What are benzodiazepines and xylazine?

Benzodiazepines are sedatives that slow the body down. They produce feelings of calm, muscle relaxation and sleepiness.1,2 Benzodiazepines are prescribed to treat anxiety, sleep and seizure disorders, to manage alcohol withdrawal and to cause sedation for some medical procedures.1,2 Side effects of benzodiazepines vary by dose and include symptoms such as dizziness, challenges with learning, memory loss, reduced breathing and hallucinations.1

Medical benzodiazepines are very commonly prescribed and include lorazepam (Ativan), alprazolam (Xanax) and diazepam (Valium).
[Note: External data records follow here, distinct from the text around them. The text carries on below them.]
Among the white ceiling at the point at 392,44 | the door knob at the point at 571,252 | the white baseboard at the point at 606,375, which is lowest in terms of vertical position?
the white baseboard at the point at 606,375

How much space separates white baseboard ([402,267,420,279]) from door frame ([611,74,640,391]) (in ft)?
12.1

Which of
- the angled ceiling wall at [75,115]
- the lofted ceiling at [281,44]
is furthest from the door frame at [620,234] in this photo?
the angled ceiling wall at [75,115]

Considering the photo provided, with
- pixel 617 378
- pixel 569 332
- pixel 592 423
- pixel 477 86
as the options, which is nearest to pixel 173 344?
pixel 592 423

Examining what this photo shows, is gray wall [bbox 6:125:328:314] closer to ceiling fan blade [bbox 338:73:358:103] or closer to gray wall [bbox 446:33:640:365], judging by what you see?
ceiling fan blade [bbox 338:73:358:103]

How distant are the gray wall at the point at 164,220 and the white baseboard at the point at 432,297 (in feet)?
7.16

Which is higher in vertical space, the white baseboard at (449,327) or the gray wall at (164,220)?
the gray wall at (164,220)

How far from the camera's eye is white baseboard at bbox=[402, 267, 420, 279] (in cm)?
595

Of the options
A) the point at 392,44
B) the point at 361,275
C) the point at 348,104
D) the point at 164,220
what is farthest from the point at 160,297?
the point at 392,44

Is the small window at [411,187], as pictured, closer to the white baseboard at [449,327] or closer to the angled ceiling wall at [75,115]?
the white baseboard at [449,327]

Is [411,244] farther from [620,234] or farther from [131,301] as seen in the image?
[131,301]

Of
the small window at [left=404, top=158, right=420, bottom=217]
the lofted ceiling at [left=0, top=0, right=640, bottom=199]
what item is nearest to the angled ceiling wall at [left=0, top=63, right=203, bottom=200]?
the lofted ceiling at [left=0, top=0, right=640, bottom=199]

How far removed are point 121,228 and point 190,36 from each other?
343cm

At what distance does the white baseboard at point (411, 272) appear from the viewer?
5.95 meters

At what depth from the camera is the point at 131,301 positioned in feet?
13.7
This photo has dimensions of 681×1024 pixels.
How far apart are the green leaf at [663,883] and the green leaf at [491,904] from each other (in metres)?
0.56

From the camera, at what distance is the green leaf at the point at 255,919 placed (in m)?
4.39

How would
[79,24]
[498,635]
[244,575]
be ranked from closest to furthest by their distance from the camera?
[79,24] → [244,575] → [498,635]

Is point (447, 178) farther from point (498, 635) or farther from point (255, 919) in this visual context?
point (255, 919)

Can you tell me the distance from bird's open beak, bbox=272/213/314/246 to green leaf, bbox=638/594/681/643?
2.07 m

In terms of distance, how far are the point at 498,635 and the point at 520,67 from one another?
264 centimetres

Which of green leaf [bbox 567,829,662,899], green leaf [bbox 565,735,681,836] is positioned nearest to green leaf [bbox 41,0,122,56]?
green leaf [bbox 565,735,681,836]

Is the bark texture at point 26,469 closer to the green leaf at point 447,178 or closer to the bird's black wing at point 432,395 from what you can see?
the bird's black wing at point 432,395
Most benzodiazepines found in the unregulated drug supply are non-medical benzodiazepines, such as etizolam, flualprazolam and bromazolam.2 The term non-medical benzodiazepines refers to benzodiazepines and benzodiazepine-like substances that have been illegally produced or diverted from legal sources.2 Many non-medical benzodiazepines have not been licensed for use in Canada and have never been tested on humans or animals.2

Xylazine was originally developed to treat high blood pressure.3 However, it was found to cause excessive sedation and was not approved for human use.3 Xylazine is now used by veterinarians as a sedative and muscle relaxant.3

In humans, available evidence indicates that xylazine slows the body down and can cause muscle relaxation and sedation and can reduce pain.4 It also appears to be associated with a wide range of side effects, including reduced breathing, cardiovascular effects (e.g., low blood pressure, low heart rate, constricted blood vessels) and other effects (e.g., high blood sugar, reduced bladder control).3–6

Where and in what drugs are benzodiazepines and xylazine being detected?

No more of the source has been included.